Concerns are mounting about the state of auto finance as both wholesale volumes and delinquencies grow while new-car sales plateau.
But most industry observers remain fairly confident about prospects for prices and finance, at least for now.
Ally Financial Inc. did recently lowers its profit expectations to 5 percent growth from 15 percent growth at the start of the year. But Chris Halmy, Ally’s chief financial officer, said the company has adjusted its auto finance focus to risk from growth.
Halmy also calls the decline in wholesale prices manageable.
Melinda Zabritski, of Experian Automotive, said many finance companies are taking the same approach on financing as Ally and tightening.
The situation looks bad right now because delinquencies tend to grow 18 months after origination and credit was looser in 2015 and early 2016, Zabritski said.

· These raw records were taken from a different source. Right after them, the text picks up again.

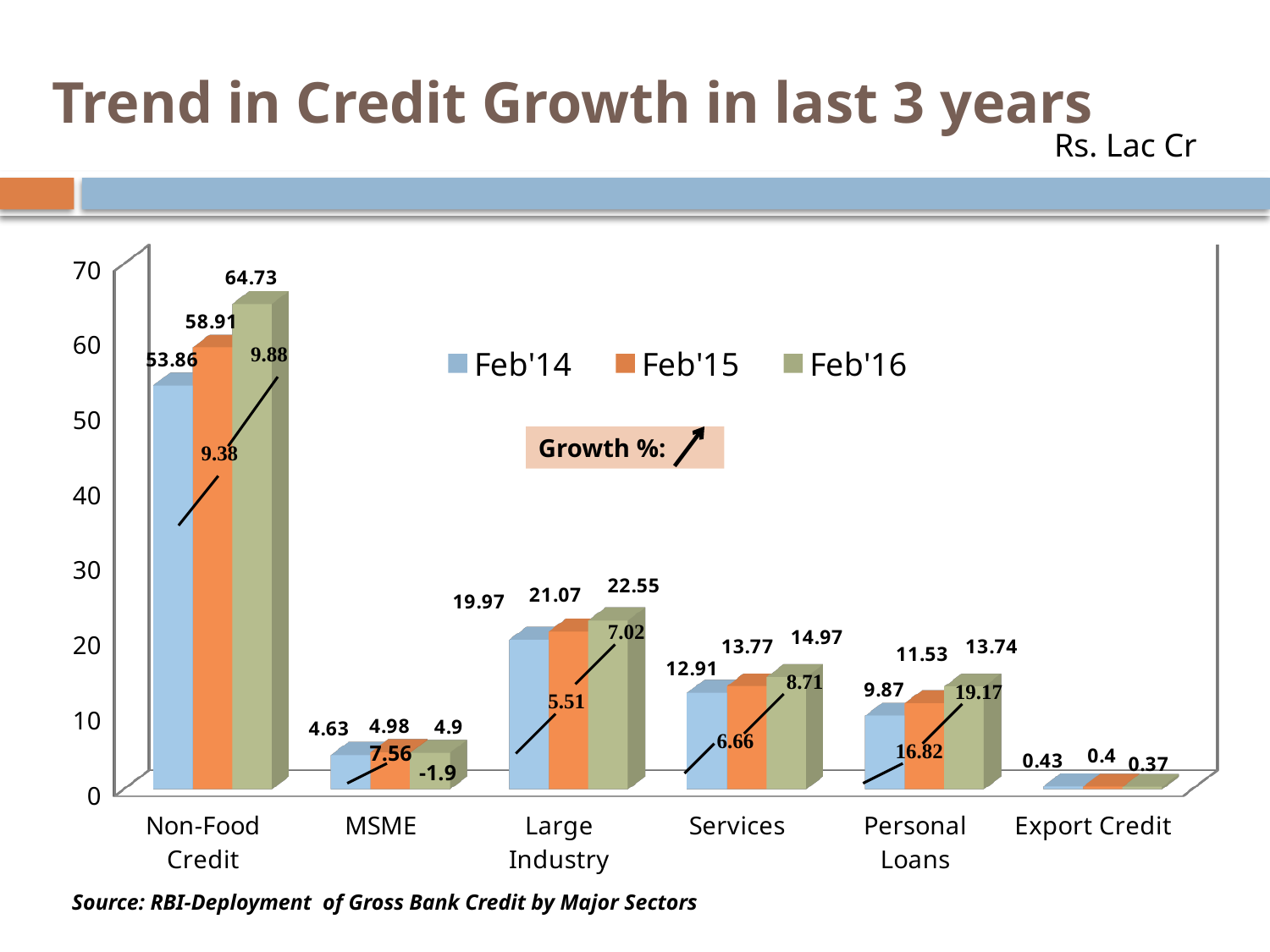
Which category has the highest Feb'16 value? Non-Food Credit What is the Feb'15 value for Personal Loans? 11.53 Is the Feb'15 value for Large Industry greater or less than 20? greater Which is larger: the Feb'16 value for Services or the Feb'16 value for Personal Loans? Services What is the difference between the Feb'16 and Feb'14 values for Non-Food Credit? 10.87 What is the Feb'14 value for Large Industry? 19.97 Do the values for Export Credit rise or fall from Feb'14 to Feb'16? Fall How many series does the legend list? 3 What is the Feb'16 value for Non-Food Credit? 64.73 What kind of chart is shown on the slide? Bar chart Which category has the lowest Feb'14 value? Export Credit How many categories are shown on the x axis? 6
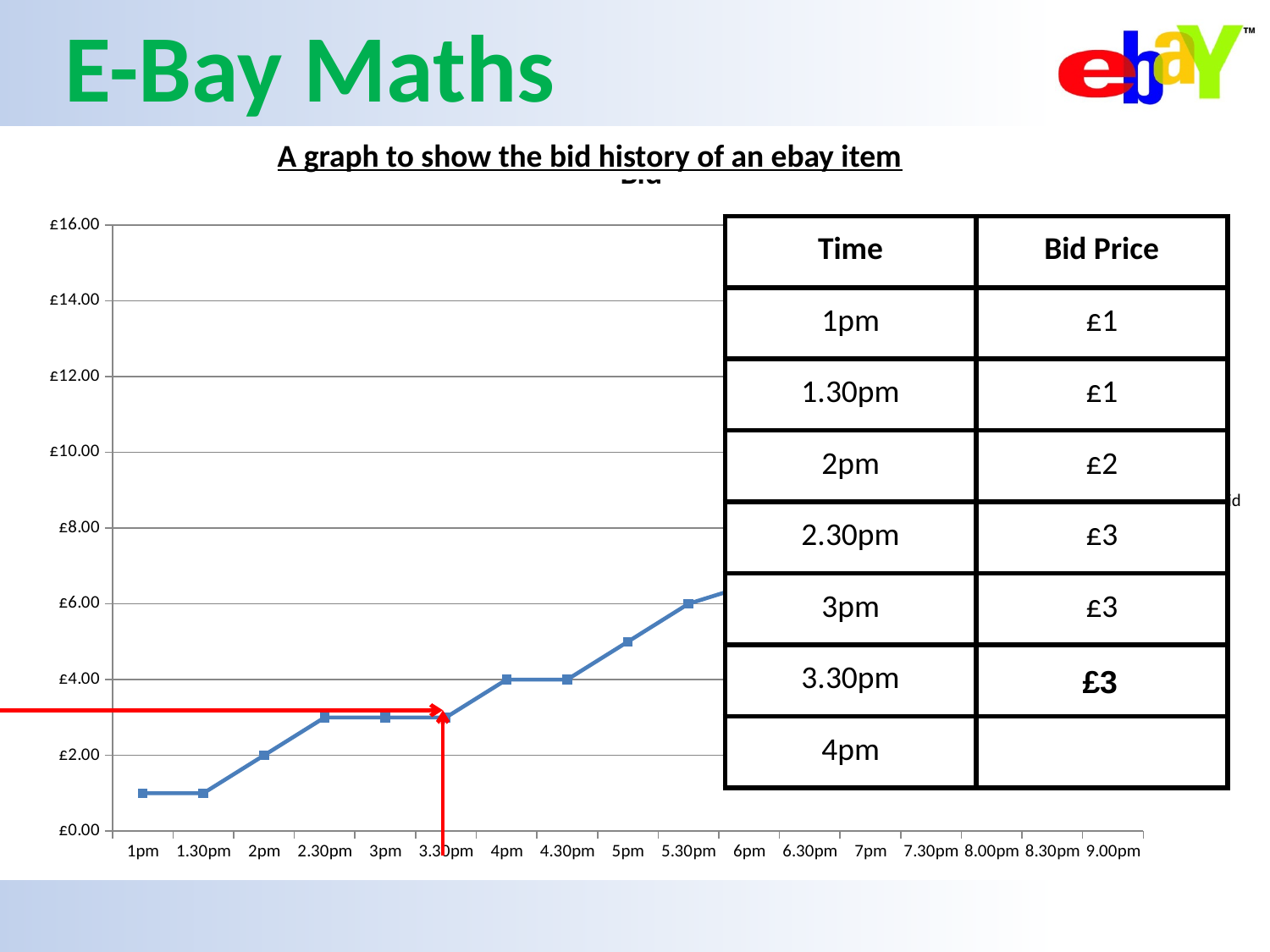
What is the bid price at 2pm? £2 What is the bid price at 5.30pm? £6.00 What is the bid price at 1pm? £1 What is the bid price at 2.30pm? £3 What kind of chart is shown on the slide? line chart Is the bid price at 5pm greater or less than £4.00? greater Which has the higher bid price, 2pm or 2.30pm? 2.30pm By how much does the bid price at 2.30pm exceed the bid price at 1pm? £2 Is the bid price at 5pm greater or less than £6.00? less What is the bid price at 4pm? £4.00 Does the bid price rise or fall from 1pm to 5.30pm? rise What is the title of the graph? A graph to show the bid history of an ebay item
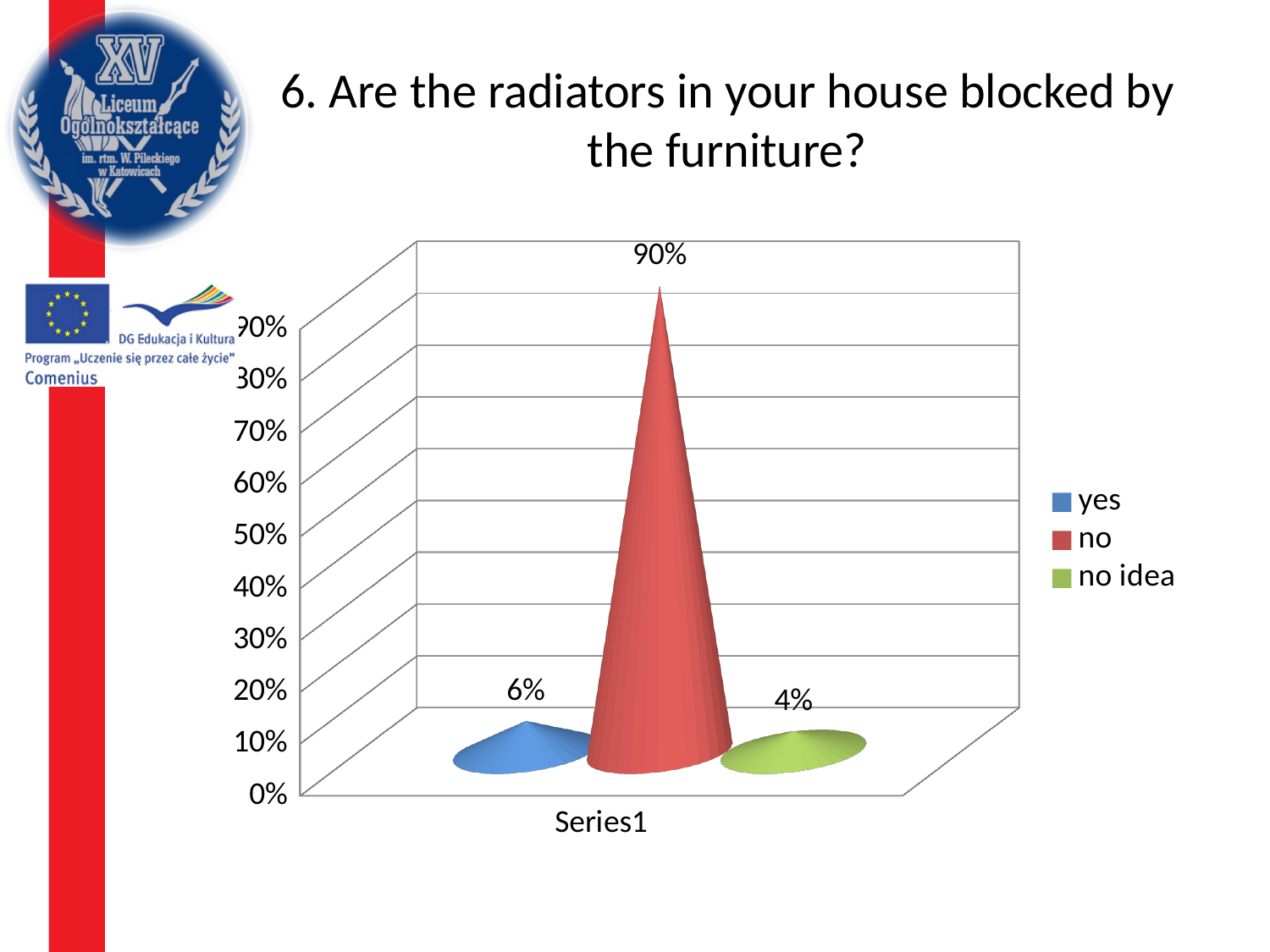
What is the difference in percentage points between the "no" and "yes" answers? 84 What percentage of respondents answered "no idea"? 4% What is the difference in percentage points between the "yes" and "no idea" answers? 2 What percentage of respondents answered "yes"? 6% Is the value for "no" greater or less than 80%? greater Which is larger, the value for "yes" or the value for "no idea"? yes What kind of chart is shown on the slide? bar chart What colour represents the "no" answer in the chart? red Which answer has the lowest percentage? no idea What percentage of respondents answered "no" to whether the radiators in their house are blocked by furniture? 90% How many series does the legend list? 3 Which answer has the highest percentage? no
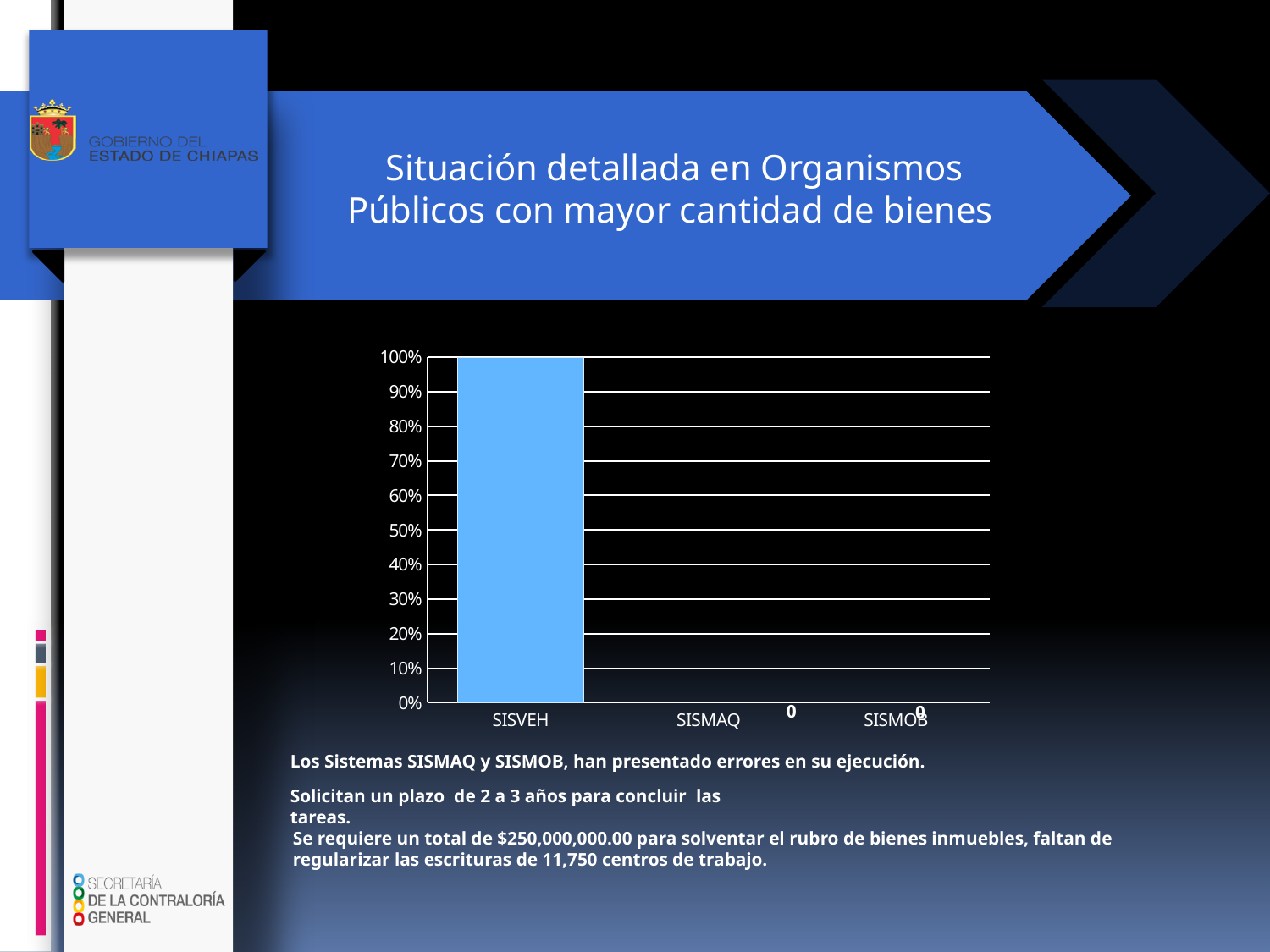
What kind of chart is shown on the slide? bar chart What colour is the SISVEH bar in the chart? light blue What data label is shown for SISMOB in the chart? 0 Is the value for SISVEH greater or less than 50%? greater Which category has the highest value in the chart? SISVEH Which is larger, the value for SISVEH or the value for SISMOB? SISVEH Which is larger, the value for SISVEH or the value for SISMAQ? SISVEH What is the highest tick value shown on the y axis of the chart? 100% What is the value for SISVEH in the chart? 100% How many categories are shown on the x axis of the chart? 3 Do the values rise or fall from SISVEH to SISMOB along the x axis? fall What data label is shown for SISMAQ in the chart? 0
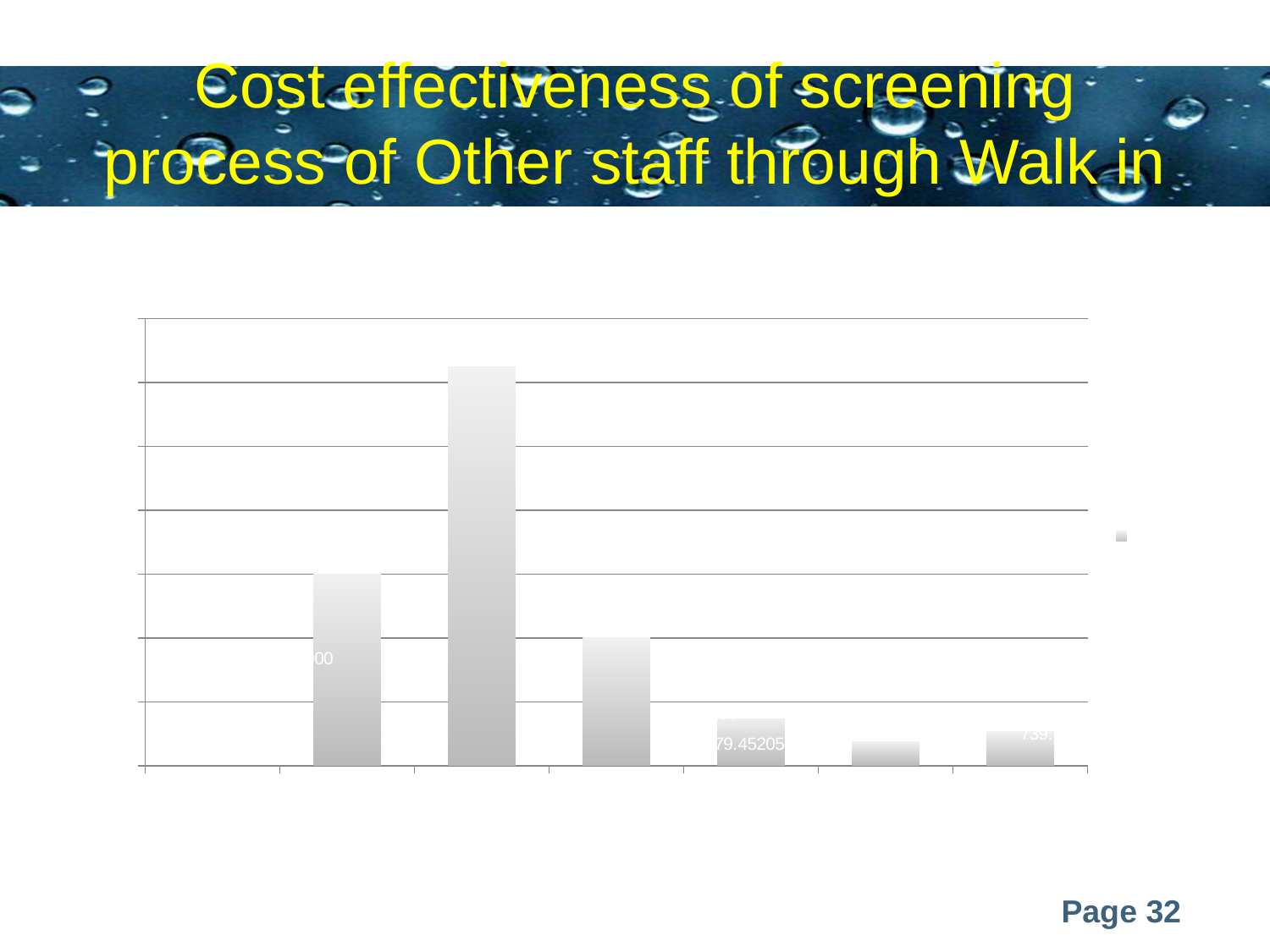
Which is taller, the fourth bar or the sixth bar from the left? the fourth bar Which bar is the tallest in the chart, counting from the left? the second bar Which is taller, the second bar or the first bar from the left? the second bar Which is taller, the first bar or the third bar from the left? the first bar Do the bar heights consistently decrease from left to right across the chart? no What is the title shown at the top of the slide? Cost effectiveness of screening process of Other staff through Walk in What colour are the bars in the chart? grey Which bar is the shortest in the chart, counting from the left? the fifth bar What kind of chart is shown on the slide? bar chart How many bars are plotted in the chart? 6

It’s not all of auto finance that’s struggling, either.
Auto finance outperformed other categories of consumer credit in February according to the S&P/Experian Consumer Credit Default Indices.
Auto credit defaults came in at 1.05 percent for the month, down one basis point from January.
Subprime auto finance, however, is showing more signs of trouble.
Zabritiski said deep subprime delinquencies recently saw a larger year-over-year increase than they had in prior years.
Amy Crews Cutts, Equifax’s chief economist, said not all subprime is the same, either.
Crews Cutts said banks, captive and credit unions are performing fairly well. It’s the pure auto finance firms and larger buy-here, pay-here operations that are seeing more problems.
Some of the bad news around higher defaults might come from a delay in tax refunds this year.
Much of the concern comes from analysts looking at automotive asset-backed securities. This provides a very narrow view of the market,” Crews Cutts said.
The rise in delinquencies becomes a problem if it leads to more defaults. And that becomes a problem if creditors lack adequate reserves to cover those defaults.
Those reserves last longer if the creditors can get back more money at auction. A decline in wholesale prices has many financing providers predicting higher loses going forward.
There are reasons to worry about a downturn, especially if manufacturers, finance companies or both start fighting for market share.
“When the pie isn’t growing, you have to take some pie off the other guy’s plate,” Crews Cutts said.
The good news is while down cycles in auto finance remain common, they don’t last long, Zabritiski said. The collateral is fairly easy to dispose of and the finance terms, while growing, remain short compared with other types of credit.